If, however, one can pick the A's as equal and the B's as equal, one can
simplify the situation immensely. Archimedes does this in the Method.
The result is that:
A : C_{i}^{ }= B : D_{i}^{ }=> nA : (C_{1}+ ... + C_{n}) = nB : (D_{1}+ ... + D_{n})A simpler special case (of no particular interest):
a) A_{i} : A_{j} = B_{i} : B_{j}that
(A_{1}+ ... + A_{n}) : (B_{1}+ ... + B_{n}) = A_{1} : B_{1}Just take line (6) of the proof and use alternando (a : b = c : d => a : c = b : d).
The nature of the proof and infinitary applications.
Archimedes only proves the theorem for finite cases.

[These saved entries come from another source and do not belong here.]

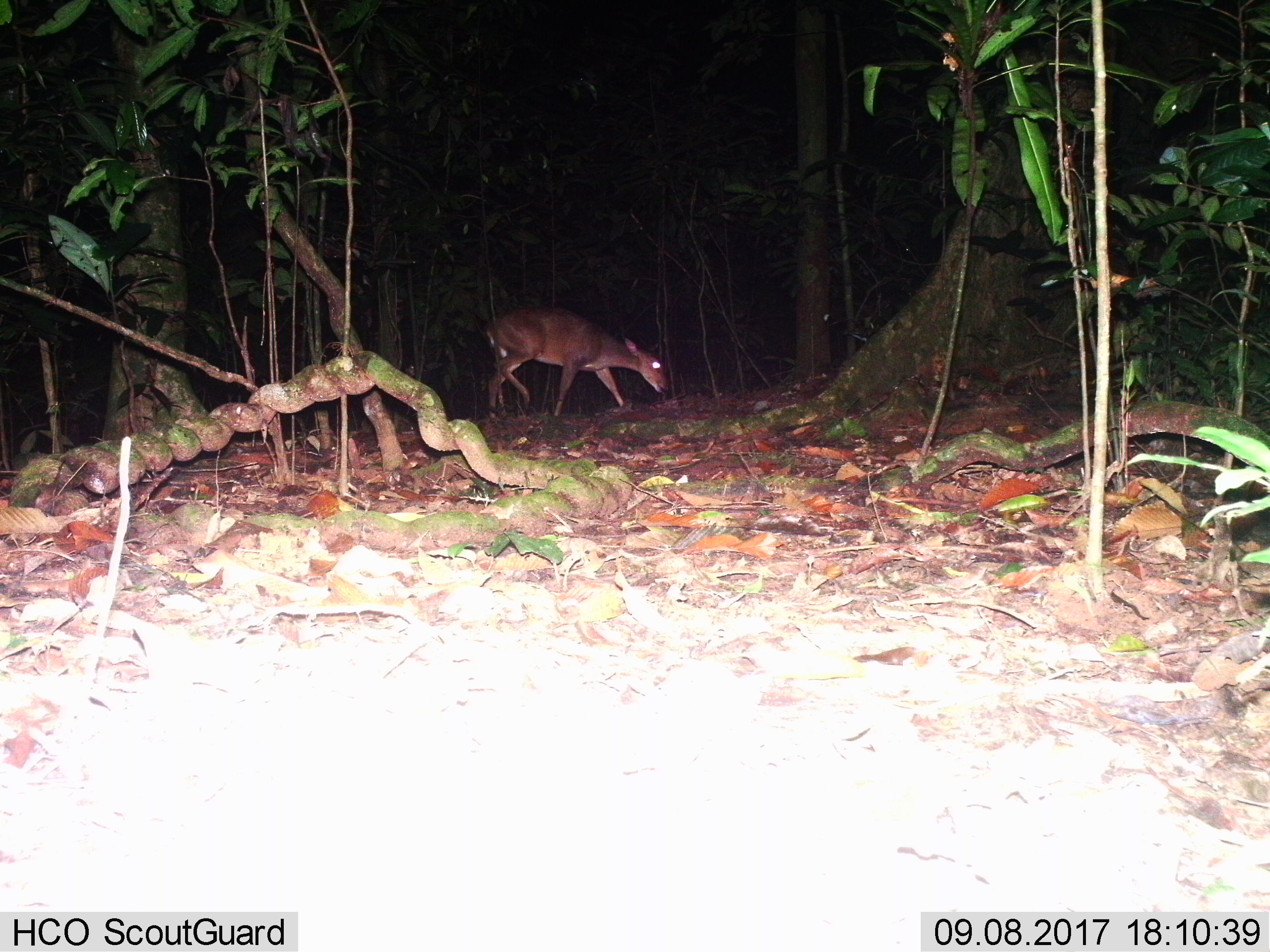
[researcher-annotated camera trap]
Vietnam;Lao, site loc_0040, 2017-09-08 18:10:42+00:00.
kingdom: Animalia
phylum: Chordata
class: Mammalia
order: Artiodactyla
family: Cervidae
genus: Muntiacus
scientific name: Muntiacus vuquangensis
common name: large-antlered muntjac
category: large antlered muntjac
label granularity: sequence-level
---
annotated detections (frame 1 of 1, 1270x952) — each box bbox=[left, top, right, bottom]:
large antlered muntjac: bbox=[484, 305, 668, 421]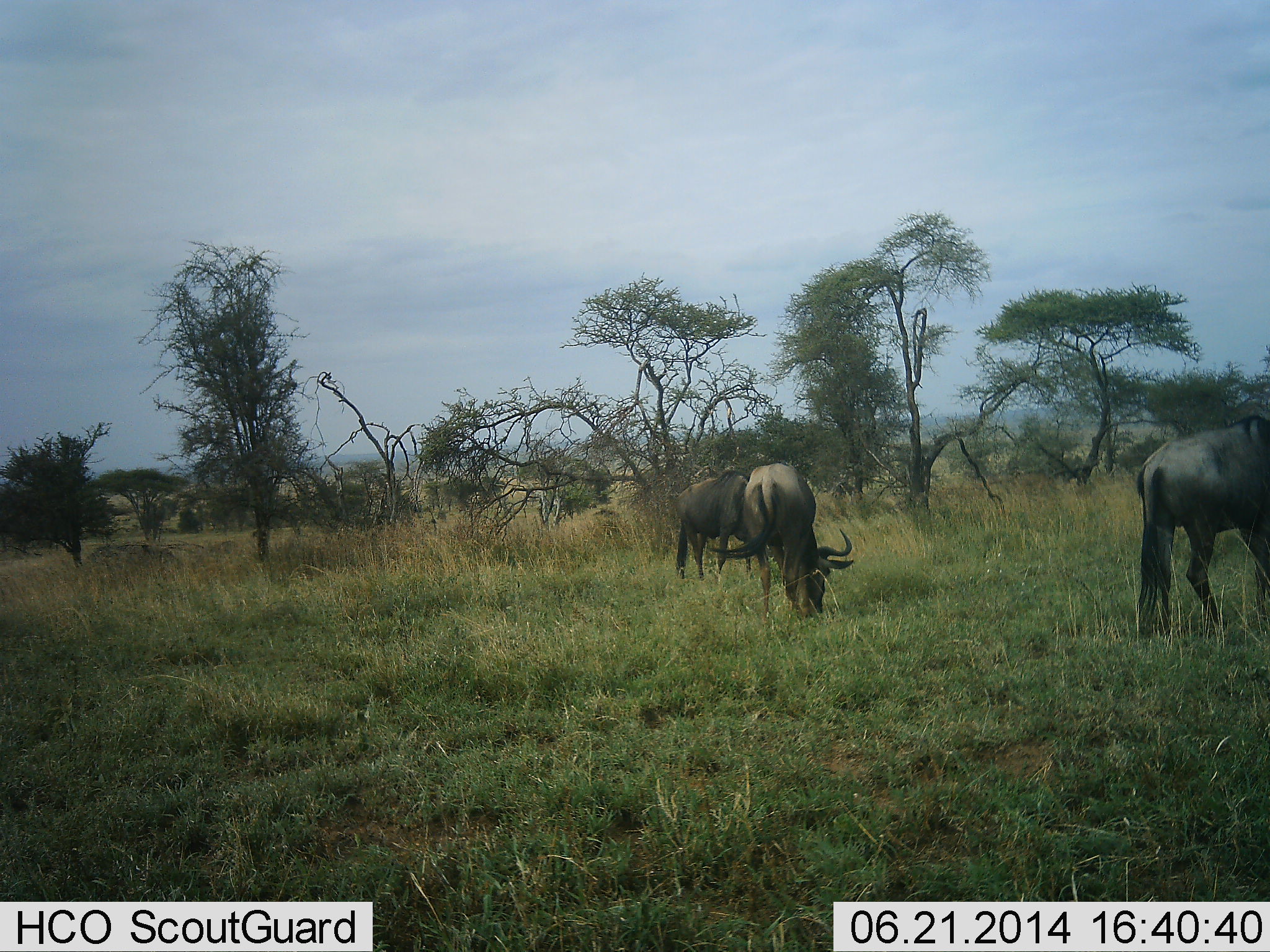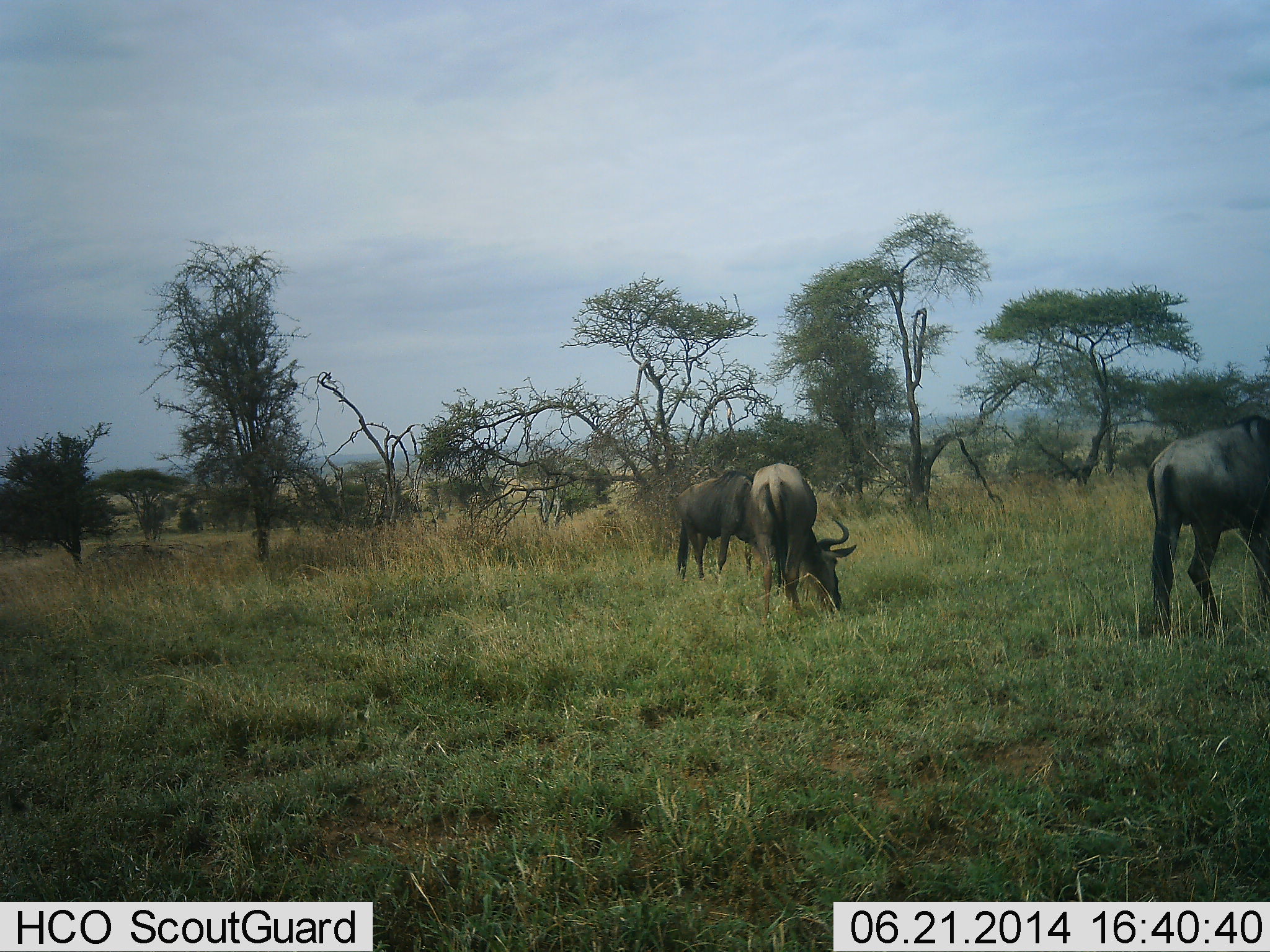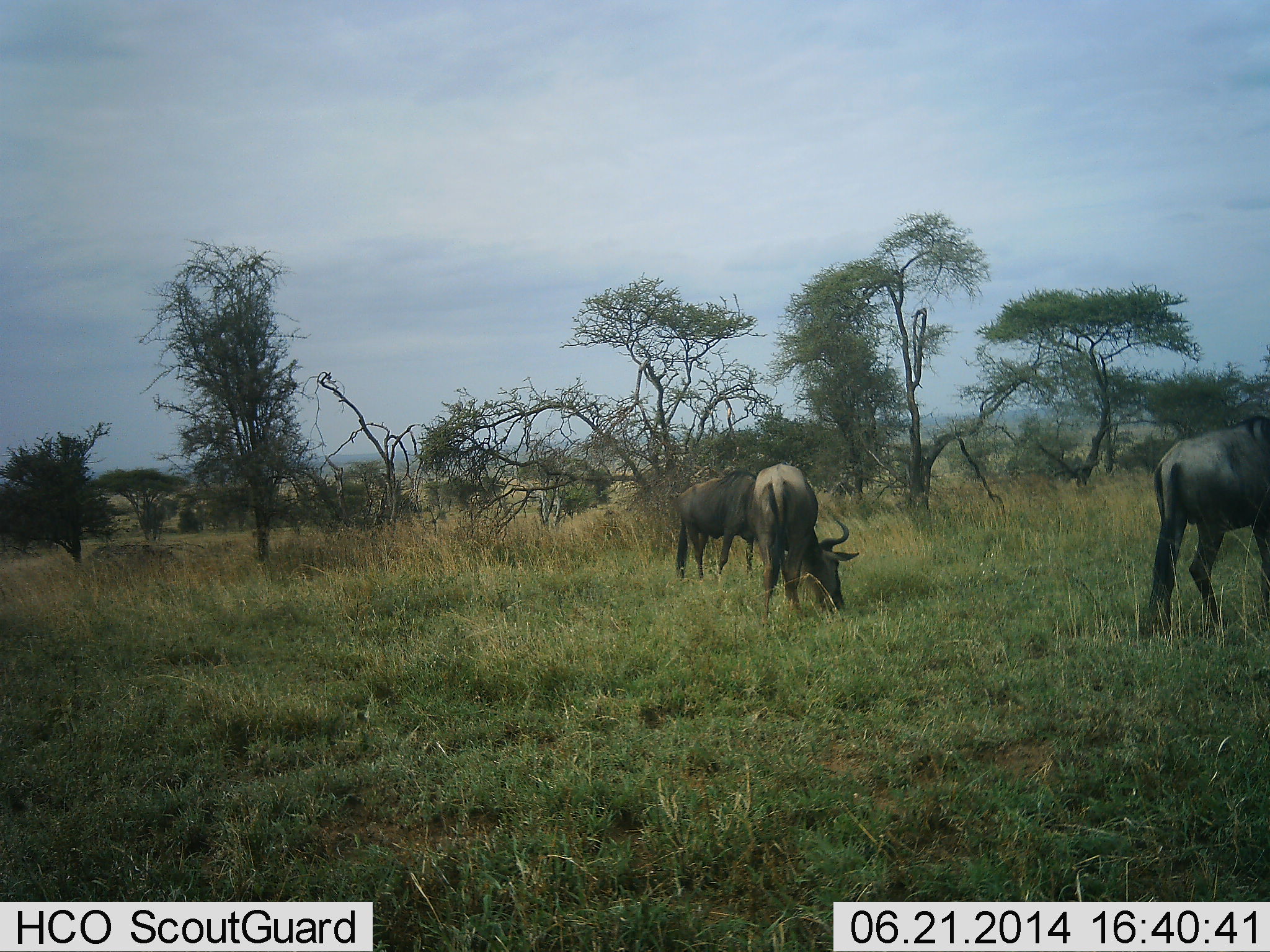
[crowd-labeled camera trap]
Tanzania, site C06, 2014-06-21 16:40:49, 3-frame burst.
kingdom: Animalia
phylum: Chordata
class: Mammalia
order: Artiodactyla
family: Bovidae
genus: Connochaetes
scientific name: Connochaetes taurinus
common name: blue wildebeest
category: wildebeest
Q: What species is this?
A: Wildebeest (blue wildebeest) (Connochaetes taurinus).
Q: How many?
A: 3.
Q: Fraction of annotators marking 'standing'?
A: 50%.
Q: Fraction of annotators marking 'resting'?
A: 0%.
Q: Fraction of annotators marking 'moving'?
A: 0%.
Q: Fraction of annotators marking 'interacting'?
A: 0%.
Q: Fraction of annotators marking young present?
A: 0%.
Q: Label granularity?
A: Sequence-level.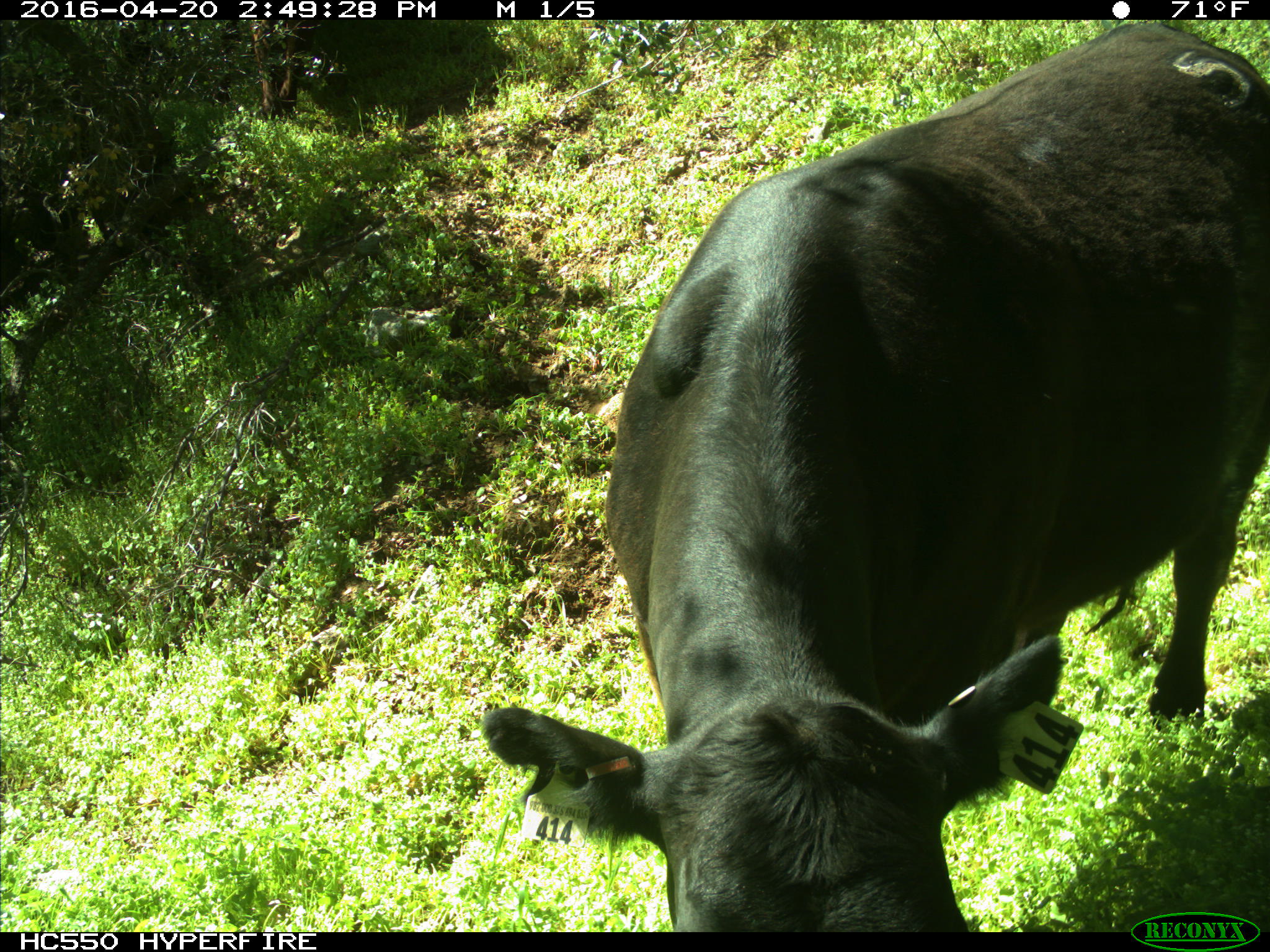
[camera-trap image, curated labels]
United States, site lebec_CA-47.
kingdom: Animalia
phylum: Chordata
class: Mammalia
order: Artiodactyla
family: Bovidae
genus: Bos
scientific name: Bos taurus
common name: domestic cow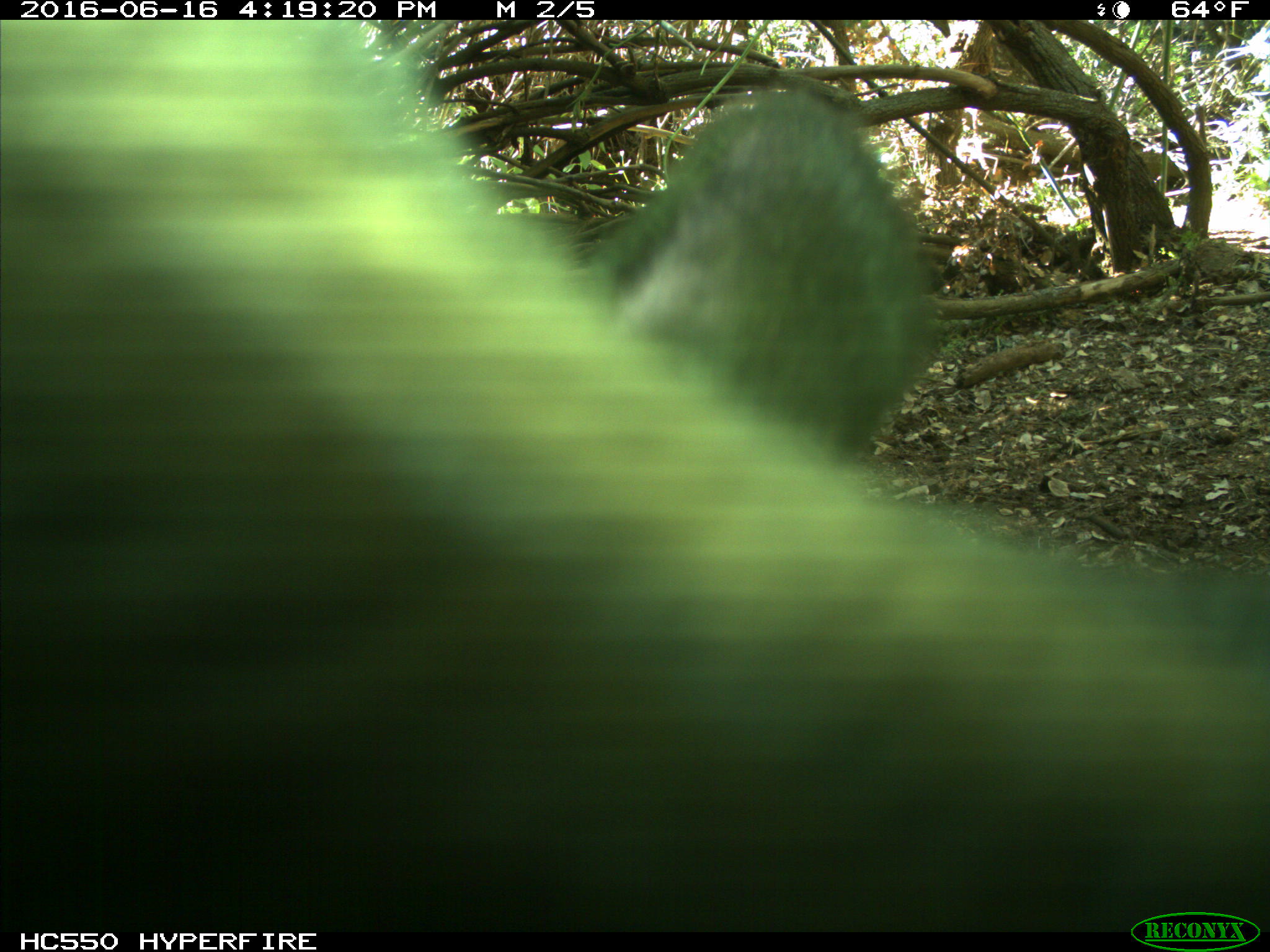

He could
extend it to infinite cases by proving an infinitary version of:
If for all i, A_{i} : A_{1} = B_{i} : B_{1}, it follows that (A_{1} + ...) : A_{1} = (B_{1} + ...) : B_{1}This would quickly lead him to the problem of convergent and divergent series, a direction he might not want to go. Obviously, if the series, A_{1} + ..., is divergent, then the ratio, (A_{1} + ...) : A_{1} becomes meaningless. For example, in the Method, this would imply that the ratio of a plane to a line is meaningful.
Note that one might think that the problem in the infinite case of equinumerosity is dealt with by starting with quadruples, but this won't save one from paradoxes resulting from summations of other quadrupling over the same set. One needs further geometrical rules for restricting the corresponding terms, and these must make mathematical sense--a traditional problem.
In On Conoids and Spheroids, he does not need an infinitary version,
since the theorem is used only in reductio ad absurdum, i.e., props. 25-29.
Here one only needs to show that if the required relation does not hold,
then there is some n such that A_{1}, .., A_{n}, and B_{1},
.., B_{n}, etc. would be in ratios (A_{1}+ ... + A_{n})
: (C_{1}+ ... + C_{n}) = (B_{1}+ ... + B_{n})
: (D_{1}+ ... + D_{n}) and that this is impossible.
The fact that Archimedes uses the theorem in a transfinite case in the
Method
14 is itself uninteresting, since he knows nothing about Cantor's theorem.
However, he clearly thinks that it is intuitively obvious that the theorem
applies in the case in question, which is an infinite case. And this
is very interesting, especially as he does not seem to have a means of proving it.